I was just wondering how you and Harvey 'Twoface' Dent became such good friends?
Dear Harvey, he’s such a sweetie. The thing you must understand about Harvey Dent is that he was never in his element with the rogues. Magna cum laud at Stanford, Political Science, then Harvard Law. By contrast, Hugo’s hobby at that time was trying to hypnotize the Iceberg waitresses with the glint off the goldfoil on beer bottles – no really, he had a thing going with Crane that if he succeeded they would make her afraid of bottlecaps. So Harvey just didn’t have much in common with the Iceberg crowd, if you know what I mean.
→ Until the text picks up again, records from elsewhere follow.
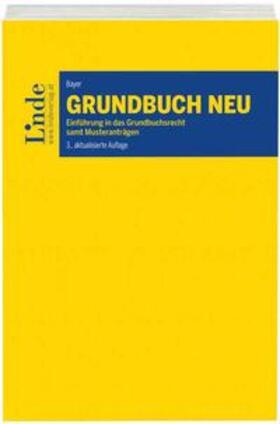Bayer | Grundbuch NEU | Buch | 978-3-7073-3105-9 | sack.de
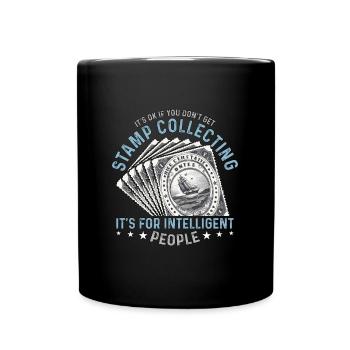 Stamp Collector It's Ok If You Don't Philately - Full Colour Mug - black - Front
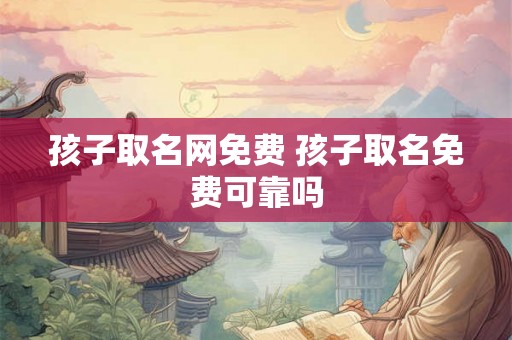 孩子取名网免费 孩子取名免费可靠吗 孩子取名网免费 孩子取名免费可靠吗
We’d seen each other a few times, here and there, but just to nod, say Hi, nothing memorable. One night he was at the Berg, grumbling into his drink about something or other. He’d been talking to Jervis and it wasn’t going well.
saying something about a tempest in a teapot jangling the Jabberwock.
When he walked off, Harvey made a joke, said it was no way to spend an
evening but it was better than sitting home alone, wasting away like the
heroine of an 18th century poem. “And we sure as hell aren’t the
fucking lady of shallot.” I heard, I laughed and that seemed
to surprise him. We got to talking. For the
Berg, he seemed like a nice lonely guy, different from other rogues –
like I was myself – the connection was pretty natural.
He said he
didn’t expect anybody in that godforsaken hellhole to recognize the
allusion, he didn’t know what pleased him more, that someone had or that
she was wearing leather. I was used to it from rogues, I
explained the rules like always, and when he got mouthy I pointed out the
scorch marks on Jonathan’s hat. Anyway, we concluded that while the
Iceberg certainly wasn’t the Algonquin Roundtable, you could never expect
to get a really cold Igloo in a plastic Penguin glass there.
Personally, I don’t think it had anything to do with having read a book or wearing purple leather. I think what Harvey really needed was someone who didn’t judge him for sharing his body and psyche with a criminal, and yet wasn’t a homicidal psychotic or a cheap henchwench. I’m not exactly “normal” but by Iceberg standards, I’m as close to the normal life he’d lost as he was going to get in that world where he found himself after the acid.